Abstract:Being able to predict human gaze behavior has obvious importance for behavioral vision and for computer vision applications. Most models have mainly focused on predicting free-viewing behavior using saliency maps, but these predictions do not generalize to goal-directed behavior, such as when a person searches for a visual target object. We propose the first inverse reinforcement learning (IRL) model to learn the internal reward function and policy used by humans during visual search. The viewer's internal belief states were modeled as dynamic contextual belief maps of object locations. These maps were learned by IRL and then used to predict behavioral scanpaths for multiple target categories. To train and evaluate our IRL model we created COCO-Search18, which is now the largest dataset of high-quality search fixations in existence.
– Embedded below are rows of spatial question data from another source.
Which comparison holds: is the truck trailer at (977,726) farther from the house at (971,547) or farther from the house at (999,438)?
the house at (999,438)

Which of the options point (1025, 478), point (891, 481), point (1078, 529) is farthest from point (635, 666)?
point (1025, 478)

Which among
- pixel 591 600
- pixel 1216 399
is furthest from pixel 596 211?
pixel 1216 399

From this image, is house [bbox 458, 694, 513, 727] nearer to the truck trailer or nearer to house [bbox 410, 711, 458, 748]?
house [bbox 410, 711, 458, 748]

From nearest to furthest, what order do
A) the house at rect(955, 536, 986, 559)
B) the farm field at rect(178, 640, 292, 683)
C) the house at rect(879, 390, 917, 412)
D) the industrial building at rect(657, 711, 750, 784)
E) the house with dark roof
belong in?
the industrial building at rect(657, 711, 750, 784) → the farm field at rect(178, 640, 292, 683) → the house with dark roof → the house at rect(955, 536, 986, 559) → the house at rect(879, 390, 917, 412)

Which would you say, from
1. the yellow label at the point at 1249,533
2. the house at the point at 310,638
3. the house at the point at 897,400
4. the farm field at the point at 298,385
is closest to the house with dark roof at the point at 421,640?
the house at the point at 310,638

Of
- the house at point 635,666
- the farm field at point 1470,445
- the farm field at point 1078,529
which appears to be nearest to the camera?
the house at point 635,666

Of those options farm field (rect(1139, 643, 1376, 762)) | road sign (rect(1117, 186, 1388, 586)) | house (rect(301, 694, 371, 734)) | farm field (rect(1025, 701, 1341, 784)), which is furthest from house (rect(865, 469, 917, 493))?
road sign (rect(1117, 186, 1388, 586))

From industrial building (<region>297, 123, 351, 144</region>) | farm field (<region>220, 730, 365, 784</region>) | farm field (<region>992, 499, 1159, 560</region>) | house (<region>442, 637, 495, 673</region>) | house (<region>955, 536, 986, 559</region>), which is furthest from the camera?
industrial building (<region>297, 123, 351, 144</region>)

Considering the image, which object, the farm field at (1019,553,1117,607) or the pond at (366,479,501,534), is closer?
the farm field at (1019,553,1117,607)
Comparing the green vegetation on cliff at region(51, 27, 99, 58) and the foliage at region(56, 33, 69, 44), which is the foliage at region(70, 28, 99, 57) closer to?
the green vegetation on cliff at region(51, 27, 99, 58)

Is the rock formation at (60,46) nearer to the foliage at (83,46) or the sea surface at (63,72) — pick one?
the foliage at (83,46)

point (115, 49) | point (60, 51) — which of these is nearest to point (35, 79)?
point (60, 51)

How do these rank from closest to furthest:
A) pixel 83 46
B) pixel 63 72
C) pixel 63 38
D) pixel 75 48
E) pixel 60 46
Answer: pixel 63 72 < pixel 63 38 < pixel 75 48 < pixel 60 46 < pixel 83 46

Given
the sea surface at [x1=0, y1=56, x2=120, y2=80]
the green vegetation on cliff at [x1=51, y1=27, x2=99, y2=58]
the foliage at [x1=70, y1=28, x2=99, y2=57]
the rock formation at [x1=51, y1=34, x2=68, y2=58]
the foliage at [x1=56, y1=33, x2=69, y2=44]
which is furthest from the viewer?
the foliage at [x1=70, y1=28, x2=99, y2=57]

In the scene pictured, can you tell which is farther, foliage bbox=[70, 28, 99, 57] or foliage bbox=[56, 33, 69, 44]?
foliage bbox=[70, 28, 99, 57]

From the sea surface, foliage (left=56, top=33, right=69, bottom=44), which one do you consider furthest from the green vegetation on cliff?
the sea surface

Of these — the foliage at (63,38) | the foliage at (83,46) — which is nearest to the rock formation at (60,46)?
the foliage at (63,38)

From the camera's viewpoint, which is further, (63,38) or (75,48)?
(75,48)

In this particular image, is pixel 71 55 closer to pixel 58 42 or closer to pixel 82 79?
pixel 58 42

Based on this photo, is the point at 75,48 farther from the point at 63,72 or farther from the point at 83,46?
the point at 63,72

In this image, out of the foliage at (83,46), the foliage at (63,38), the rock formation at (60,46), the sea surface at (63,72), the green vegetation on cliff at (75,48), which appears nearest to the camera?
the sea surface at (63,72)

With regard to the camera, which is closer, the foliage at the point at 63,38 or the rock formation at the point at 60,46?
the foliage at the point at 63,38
COCO-Search18 has 10 participants searching for each of 18 target-object categories in 6202 images, making about 300,000 goal-directed fixations. When trained and evaluated on COCO-Search18, the IRL model outperformed baseline models in predicting search fixation scanpaths, both in terms of similarity to human search behavior and search efficiency. Finally, reward maps recovered by the IRL model reveal distinctive target-dependent patterns of object prioritization, which we interpret as a learned object context.